For more than 15 years, successive governments have been promising to establish the Human Rights Commission provided for in the 2007 Constitution. But the initiative has been delayed again and again.

Recently, however, a revised draft bill to establish the commission was submitted to the Deputy Governor’s Office, Premier Dr. Natalio “Sowande” Wheatley said Tuesday in the House of Assembly. Soon, he added, public consultations will be held to give residents a chance to weigh in on the draft bill before it is submitted to Cabinet for approval and submission the HOA.


The planned commission would be tasked with investigating and reconciling complaints about human rights infringements. It would also be responsible for informing the public about constitutional rights and dispensing advice on human rights-related procedures and policy.

Dr.

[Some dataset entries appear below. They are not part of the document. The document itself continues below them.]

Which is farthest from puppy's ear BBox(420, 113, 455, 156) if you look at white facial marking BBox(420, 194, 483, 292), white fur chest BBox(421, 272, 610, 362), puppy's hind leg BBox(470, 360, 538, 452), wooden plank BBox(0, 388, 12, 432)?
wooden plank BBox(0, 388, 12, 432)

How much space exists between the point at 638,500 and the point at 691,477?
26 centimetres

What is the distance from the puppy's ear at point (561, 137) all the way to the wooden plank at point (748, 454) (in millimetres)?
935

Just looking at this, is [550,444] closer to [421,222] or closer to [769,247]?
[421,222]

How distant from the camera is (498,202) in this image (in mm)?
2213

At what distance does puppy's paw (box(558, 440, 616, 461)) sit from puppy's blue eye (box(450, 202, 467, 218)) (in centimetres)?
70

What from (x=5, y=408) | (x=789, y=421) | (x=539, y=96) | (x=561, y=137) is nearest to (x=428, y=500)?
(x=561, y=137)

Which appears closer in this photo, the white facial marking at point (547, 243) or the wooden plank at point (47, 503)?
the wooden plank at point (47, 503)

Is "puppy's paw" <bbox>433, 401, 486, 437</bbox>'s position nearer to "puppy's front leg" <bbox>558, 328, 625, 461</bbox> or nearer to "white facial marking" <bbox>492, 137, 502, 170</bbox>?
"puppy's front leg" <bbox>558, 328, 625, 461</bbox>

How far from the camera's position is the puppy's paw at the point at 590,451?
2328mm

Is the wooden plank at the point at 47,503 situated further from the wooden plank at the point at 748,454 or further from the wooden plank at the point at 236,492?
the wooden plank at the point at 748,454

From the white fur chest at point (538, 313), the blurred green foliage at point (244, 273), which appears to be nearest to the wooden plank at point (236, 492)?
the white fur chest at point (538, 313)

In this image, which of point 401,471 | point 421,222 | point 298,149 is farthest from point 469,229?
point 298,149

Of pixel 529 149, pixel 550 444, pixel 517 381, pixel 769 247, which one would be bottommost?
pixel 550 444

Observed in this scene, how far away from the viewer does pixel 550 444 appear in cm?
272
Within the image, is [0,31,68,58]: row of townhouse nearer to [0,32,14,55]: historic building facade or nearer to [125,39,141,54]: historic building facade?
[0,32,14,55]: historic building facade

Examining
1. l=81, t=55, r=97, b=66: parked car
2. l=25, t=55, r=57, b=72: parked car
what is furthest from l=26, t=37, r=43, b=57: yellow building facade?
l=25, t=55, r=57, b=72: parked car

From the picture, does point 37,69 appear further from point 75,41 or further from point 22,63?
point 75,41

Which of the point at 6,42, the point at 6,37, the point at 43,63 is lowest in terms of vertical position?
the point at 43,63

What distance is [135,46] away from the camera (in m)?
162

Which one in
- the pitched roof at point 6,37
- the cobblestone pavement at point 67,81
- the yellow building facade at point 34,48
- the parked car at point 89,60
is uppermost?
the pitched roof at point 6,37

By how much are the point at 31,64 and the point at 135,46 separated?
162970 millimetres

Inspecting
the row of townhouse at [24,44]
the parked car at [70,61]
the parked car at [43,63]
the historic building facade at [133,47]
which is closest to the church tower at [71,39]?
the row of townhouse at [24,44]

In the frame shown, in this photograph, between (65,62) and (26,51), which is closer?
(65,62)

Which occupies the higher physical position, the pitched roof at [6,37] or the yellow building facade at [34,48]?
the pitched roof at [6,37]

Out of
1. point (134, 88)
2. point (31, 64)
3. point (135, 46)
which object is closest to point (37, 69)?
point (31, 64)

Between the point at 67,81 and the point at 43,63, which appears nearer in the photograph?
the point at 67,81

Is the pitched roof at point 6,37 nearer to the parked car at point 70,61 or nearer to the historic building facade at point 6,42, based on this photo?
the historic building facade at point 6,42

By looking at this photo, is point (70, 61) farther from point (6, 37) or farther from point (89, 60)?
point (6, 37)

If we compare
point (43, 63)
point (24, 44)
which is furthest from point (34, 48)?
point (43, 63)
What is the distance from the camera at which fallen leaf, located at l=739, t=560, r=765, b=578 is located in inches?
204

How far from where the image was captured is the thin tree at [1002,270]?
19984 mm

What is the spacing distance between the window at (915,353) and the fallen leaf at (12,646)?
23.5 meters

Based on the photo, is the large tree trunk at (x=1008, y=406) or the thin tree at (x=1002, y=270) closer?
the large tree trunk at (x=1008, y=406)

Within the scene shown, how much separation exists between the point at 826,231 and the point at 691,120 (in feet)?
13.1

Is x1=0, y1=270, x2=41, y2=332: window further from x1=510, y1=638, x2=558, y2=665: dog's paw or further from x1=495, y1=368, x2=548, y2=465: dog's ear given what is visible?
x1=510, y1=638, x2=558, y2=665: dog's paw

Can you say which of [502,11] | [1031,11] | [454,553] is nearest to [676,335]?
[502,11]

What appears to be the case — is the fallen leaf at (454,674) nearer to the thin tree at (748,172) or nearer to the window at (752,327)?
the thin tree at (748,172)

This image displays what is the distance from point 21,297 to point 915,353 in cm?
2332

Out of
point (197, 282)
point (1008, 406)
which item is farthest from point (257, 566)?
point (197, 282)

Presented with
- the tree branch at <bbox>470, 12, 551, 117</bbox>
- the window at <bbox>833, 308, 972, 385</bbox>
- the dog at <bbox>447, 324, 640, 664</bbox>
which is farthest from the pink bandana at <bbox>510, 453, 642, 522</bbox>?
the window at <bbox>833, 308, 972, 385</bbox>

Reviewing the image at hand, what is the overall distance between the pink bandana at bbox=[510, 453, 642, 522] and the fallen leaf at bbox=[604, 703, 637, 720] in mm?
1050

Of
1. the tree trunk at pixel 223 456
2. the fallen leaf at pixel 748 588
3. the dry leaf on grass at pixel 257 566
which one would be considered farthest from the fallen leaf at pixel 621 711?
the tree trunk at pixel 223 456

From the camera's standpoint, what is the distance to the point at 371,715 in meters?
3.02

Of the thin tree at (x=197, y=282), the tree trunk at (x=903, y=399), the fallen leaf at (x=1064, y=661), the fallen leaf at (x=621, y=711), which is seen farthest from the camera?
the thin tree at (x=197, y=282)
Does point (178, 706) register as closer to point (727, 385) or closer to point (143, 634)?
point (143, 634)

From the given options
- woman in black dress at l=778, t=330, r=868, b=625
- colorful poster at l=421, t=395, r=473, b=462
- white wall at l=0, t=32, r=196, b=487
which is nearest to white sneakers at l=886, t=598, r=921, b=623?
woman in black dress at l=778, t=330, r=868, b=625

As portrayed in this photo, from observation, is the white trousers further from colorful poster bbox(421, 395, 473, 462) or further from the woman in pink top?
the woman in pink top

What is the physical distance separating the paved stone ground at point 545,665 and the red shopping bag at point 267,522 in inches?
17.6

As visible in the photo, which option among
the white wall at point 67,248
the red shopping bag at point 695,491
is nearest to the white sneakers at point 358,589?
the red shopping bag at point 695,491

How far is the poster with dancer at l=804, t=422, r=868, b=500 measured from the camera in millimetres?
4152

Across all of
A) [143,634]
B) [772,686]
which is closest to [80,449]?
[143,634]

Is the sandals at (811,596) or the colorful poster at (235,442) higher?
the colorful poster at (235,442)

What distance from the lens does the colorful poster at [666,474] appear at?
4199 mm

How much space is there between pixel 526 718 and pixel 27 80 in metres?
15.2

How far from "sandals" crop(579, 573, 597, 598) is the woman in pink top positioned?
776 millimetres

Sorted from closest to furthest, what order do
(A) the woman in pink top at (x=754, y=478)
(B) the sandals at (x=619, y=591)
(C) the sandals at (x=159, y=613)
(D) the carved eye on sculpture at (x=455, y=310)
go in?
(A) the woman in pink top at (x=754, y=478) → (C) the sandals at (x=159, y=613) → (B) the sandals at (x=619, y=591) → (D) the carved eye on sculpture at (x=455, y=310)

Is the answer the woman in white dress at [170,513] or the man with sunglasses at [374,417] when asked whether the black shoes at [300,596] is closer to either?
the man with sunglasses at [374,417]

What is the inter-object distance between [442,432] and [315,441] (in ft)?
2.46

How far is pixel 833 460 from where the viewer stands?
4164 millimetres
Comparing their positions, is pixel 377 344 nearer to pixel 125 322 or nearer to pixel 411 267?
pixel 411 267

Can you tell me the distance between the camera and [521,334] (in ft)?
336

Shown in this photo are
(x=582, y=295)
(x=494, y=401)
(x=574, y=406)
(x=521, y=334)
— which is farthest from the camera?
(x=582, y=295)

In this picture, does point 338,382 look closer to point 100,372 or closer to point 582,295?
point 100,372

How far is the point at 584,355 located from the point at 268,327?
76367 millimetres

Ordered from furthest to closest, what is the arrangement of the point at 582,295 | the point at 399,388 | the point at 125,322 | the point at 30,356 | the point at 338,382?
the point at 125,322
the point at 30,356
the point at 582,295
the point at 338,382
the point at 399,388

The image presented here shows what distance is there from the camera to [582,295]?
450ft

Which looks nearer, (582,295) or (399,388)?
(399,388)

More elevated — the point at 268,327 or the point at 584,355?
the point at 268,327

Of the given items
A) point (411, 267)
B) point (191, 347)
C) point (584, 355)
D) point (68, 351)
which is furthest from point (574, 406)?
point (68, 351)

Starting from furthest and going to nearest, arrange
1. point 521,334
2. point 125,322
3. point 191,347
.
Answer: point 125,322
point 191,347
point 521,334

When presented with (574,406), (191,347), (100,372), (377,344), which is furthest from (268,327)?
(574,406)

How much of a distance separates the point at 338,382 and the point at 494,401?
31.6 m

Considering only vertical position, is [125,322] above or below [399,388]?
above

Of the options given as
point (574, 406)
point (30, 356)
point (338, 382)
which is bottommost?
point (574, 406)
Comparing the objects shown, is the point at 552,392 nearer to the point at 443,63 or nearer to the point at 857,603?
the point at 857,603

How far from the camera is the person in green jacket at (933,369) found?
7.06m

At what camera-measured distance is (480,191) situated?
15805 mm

Wheatley said Tuesday that the commission hasn’t been established yet because the HOA has not yet passed the enabling legislation.

“Since 2020, there have been various consultations between the Deputy Governor’s Office, the Governor’s Office, and the Attorney General’s Chambers to revise the previously submitted bill,” he said in response to questions from opposition member Stacy Mather.

“As recent as last week, the Deputy Governor’s Office received a revised draft bill.”

History of delays

Previous work to establish the commission has been plagued by false starts, abandoned promises and indecision.

In annual Speeches from the Throne, government promised to introduce HRC legislation in 2008, 2010, 2011, 2012, 2013, 2018, 2022 and 2023.

Meanwhile, different iterations of the HRC Act have surfaced in multiple HOA sittings, but none has been passed.

Also, each year from 2009 to 2015, lawmakers allocated about $100,000 for the commission’s establishment in annual budgets.

In 2016 and 2017, about $10,000 was earmarked.

Allocations continue

Though budget documents indicate that none of this money was spent, lawmakers continued to make allocations for the purpose.

In 2018, $6,500 was earmarked, followed by $128,200 in 2019, according to budget estimates.

In 2020, 2021 and 2022, however, no funds were allocated.

Last year, $165,400 was budgeted, according to Dr. Wheatley, and $162,300 is in this year’s budget.

Money’s use

Asked by Mr. Mather how the budgeted money would be used, the premier responded that the “money will be used for helping to set up the commission itself.”

Mr. Mather responded, “I’m sure as an advocate for many things in our territory and throughout the world, he would understand the importance of having a Human Rights Commission in the BVI.”